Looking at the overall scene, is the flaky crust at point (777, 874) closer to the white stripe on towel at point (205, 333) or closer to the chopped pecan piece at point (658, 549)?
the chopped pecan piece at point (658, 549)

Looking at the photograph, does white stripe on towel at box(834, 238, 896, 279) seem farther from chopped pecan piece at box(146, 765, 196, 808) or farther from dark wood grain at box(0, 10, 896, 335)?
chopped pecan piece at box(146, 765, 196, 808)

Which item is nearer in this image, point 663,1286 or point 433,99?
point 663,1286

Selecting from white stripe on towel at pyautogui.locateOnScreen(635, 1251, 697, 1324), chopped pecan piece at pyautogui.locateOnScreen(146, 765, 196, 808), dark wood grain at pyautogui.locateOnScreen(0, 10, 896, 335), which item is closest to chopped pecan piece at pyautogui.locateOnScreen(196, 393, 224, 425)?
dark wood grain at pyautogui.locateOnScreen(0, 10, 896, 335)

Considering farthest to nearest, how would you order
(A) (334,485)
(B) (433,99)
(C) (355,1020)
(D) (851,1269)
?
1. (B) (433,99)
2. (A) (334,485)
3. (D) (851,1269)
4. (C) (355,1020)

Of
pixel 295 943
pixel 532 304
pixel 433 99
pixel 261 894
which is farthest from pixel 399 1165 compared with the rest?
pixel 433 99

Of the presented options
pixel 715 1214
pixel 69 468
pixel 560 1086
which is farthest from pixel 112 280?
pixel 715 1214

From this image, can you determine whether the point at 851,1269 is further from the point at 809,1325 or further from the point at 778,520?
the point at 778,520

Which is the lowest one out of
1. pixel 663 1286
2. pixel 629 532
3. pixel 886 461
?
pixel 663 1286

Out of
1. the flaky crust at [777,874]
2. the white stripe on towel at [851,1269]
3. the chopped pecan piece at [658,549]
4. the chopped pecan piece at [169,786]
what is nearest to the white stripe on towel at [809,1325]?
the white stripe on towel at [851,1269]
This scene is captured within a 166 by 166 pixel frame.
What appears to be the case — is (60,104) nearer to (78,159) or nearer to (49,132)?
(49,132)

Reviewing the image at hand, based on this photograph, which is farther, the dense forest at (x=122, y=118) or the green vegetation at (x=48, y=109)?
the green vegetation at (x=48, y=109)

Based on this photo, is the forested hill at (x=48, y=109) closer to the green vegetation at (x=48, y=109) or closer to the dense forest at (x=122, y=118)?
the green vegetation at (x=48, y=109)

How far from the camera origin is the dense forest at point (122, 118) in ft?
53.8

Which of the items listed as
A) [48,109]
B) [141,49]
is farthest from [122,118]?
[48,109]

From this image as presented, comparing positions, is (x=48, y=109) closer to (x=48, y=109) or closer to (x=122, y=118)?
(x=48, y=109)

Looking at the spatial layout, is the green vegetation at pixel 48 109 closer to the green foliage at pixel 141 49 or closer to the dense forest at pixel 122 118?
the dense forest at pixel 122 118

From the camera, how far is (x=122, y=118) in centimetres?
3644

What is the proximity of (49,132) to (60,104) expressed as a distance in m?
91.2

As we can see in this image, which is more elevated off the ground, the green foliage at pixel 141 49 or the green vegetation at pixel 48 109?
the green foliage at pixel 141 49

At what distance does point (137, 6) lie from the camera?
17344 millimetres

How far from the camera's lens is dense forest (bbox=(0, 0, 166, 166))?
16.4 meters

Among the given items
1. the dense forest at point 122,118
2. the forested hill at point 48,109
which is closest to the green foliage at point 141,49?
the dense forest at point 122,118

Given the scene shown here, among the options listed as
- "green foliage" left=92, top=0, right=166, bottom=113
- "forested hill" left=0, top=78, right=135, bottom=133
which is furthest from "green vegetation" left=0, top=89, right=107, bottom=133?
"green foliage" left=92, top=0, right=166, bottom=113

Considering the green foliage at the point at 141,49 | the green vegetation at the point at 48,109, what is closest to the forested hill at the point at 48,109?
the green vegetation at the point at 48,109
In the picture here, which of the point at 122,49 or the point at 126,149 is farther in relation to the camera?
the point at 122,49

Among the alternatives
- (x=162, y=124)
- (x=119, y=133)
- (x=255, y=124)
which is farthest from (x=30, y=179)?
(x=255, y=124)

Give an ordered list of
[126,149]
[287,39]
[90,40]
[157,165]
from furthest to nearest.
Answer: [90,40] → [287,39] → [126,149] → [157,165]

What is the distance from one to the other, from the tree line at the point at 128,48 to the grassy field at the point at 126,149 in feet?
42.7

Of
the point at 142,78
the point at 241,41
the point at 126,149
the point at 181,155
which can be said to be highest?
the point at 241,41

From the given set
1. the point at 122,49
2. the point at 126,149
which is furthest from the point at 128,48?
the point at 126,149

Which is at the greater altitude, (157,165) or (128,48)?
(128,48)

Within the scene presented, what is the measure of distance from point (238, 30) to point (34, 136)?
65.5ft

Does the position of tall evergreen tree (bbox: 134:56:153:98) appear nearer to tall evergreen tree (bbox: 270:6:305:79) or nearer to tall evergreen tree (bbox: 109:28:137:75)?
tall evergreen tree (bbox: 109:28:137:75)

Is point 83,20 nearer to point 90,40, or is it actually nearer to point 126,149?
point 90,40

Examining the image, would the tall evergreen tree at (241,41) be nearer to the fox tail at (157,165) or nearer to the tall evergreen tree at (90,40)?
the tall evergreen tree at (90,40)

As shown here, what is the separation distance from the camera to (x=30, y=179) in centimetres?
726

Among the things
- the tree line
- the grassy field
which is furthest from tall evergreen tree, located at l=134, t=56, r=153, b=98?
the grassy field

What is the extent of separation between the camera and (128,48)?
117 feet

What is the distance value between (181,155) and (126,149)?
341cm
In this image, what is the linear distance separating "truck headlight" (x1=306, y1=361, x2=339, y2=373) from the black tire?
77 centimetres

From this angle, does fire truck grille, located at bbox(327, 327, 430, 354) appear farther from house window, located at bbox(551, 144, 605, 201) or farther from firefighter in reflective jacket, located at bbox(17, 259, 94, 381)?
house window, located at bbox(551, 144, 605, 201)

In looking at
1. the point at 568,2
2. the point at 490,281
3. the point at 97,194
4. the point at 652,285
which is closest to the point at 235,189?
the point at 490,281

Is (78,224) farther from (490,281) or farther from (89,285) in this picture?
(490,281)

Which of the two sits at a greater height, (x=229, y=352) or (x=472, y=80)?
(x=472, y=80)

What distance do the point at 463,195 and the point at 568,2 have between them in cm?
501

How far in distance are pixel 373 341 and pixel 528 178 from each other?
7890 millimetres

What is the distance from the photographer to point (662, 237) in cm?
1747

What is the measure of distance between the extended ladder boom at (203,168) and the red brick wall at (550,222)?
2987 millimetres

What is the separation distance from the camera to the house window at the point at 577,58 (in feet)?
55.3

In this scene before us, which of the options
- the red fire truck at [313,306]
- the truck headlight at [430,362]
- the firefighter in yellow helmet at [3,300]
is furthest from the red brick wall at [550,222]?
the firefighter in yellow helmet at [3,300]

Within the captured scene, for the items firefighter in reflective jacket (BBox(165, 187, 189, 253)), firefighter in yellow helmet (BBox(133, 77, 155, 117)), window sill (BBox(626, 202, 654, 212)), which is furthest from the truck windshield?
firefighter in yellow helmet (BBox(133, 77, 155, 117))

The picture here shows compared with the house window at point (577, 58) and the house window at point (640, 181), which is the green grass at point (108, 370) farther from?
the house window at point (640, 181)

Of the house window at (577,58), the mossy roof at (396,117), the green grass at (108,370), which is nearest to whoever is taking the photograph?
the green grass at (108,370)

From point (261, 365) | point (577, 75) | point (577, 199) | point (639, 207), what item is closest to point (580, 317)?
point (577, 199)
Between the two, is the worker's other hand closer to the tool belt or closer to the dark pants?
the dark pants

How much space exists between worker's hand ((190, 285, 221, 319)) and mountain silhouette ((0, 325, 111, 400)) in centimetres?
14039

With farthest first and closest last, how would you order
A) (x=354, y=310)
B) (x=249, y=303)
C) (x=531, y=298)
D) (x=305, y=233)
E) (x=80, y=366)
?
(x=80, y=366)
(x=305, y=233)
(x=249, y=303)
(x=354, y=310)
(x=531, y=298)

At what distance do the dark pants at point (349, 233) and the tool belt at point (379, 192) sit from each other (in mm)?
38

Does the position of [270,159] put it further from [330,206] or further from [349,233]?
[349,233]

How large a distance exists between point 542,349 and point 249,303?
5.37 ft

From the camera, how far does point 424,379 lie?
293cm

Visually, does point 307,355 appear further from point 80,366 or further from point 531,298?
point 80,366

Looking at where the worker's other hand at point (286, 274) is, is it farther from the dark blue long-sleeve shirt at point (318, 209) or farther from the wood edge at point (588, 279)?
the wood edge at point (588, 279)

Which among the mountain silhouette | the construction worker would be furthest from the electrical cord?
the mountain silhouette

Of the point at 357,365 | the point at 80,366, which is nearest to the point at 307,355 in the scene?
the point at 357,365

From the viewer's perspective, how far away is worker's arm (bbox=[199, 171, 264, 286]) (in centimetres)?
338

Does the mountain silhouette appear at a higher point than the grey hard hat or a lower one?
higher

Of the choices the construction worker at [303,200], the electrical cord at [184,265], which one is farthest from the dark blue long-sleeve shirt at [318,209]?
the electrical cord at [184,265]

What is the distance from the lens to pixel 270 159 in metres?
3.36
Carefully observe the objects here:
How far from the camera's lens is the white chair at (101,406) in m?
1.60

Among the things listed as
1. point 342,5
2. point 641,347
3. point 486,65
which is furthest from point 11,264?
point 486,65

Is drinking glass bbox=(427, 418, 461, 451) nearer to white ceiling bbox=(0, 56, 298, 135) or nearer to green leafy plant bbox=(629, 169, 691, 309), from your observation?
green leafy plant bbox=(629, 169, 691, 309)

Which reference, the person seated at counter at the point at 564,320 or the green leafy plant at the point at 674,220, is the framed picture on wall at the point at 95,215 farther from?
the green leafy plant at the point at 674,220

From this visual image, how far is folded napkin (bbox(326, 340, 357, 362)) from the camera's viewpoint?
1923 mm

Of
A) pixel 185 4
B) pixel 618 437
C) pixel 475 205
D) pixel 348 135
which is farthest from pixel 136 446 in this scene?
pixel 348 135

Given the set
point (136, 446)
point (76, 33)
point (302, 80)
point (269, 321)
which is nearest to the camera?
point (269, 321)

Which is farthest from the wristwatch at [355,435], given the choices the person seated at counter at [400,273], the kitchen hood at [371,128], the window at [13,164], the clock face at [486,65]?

####################

SET EXERCISE
Give back the lines of the listing from the one with "Looking at where" through the end, both included, exactly as written and with nothing added.

WRITTEN ANSWER
Looking at where the worker's other hand at point (286, 274) is, is it farther from the dark blue long-sleeve shirt at point (318, 209) or farther from the wood edge at point (588, 279)?
the wood edge at point (588, 279)

Which among the mountain silhouette | the construction worker would be furthest from the electrical cord?
the mountain silhouette

Of the point at 357,365 | the point at 80,366, which is nearest to the point at 307,355 in the scene?
the point at 357,365

From the viewer's perspective, how far away is worker's arm (bbox=[199, 171, 264, 286]) (in centimetres)?
338

Does the mountain silhouette appear at a higher point than the grey hard hat or a lower one?
higher

Of the choices the construction worker at [303,200], the electrical cord at [184,265], which one is farthest from the dark blue long-sleeve shirt at [318,209]?
the electrical cord at [184,265]

What is the distance from the lens to pixel 270 159 in metres?
3.36
Carefully observe the objects here:
How far from the camera's lens is the white chair at (101,406) in m?
1.60

Among the things listed as
1. point 342,5
2. point 641,347
3. point 486,65
which is furthest from point 11,264?
point 486,65

Is drinking glass bbox=(427, 418, 461, 451) nearer to white ceiling bbox=(0, 56, 298, 135) or nearer to green leafy plant bbox=(629, 169, 691, 309), from your observation?
green leafy plant bbox=(629, 169, 691, 309)

Which reference, the person seated at counter at the point at 564,320 or the green leafy plant at the point at 674,220, is the framed picture on wall at the point at 95,215 farther from?
the green leafy plant at the point at 674,220

From this visual image, how far is folded napkin (bbox(326, 340, 357, 362)) from the camera's viewpoint?
1923 mm

Of
A) pixel 185 4
B) pixel 618 437
C) pixel 475 205
D) pixel 348 135
which is farthest from pixel 136 446 in this scene?
pixel 348 135

Given the set
point (136, 446)
point (76, 33)
point (302, 80)
point (269, 321)
which is nearest to the camera?
point (269, 321)

Which is farthest from the wristwatch at [355,435], given the choices the person seated at counter at [400,273], the kitchen hood at [371,128], the window at [13,164], the clock face at [486,65]?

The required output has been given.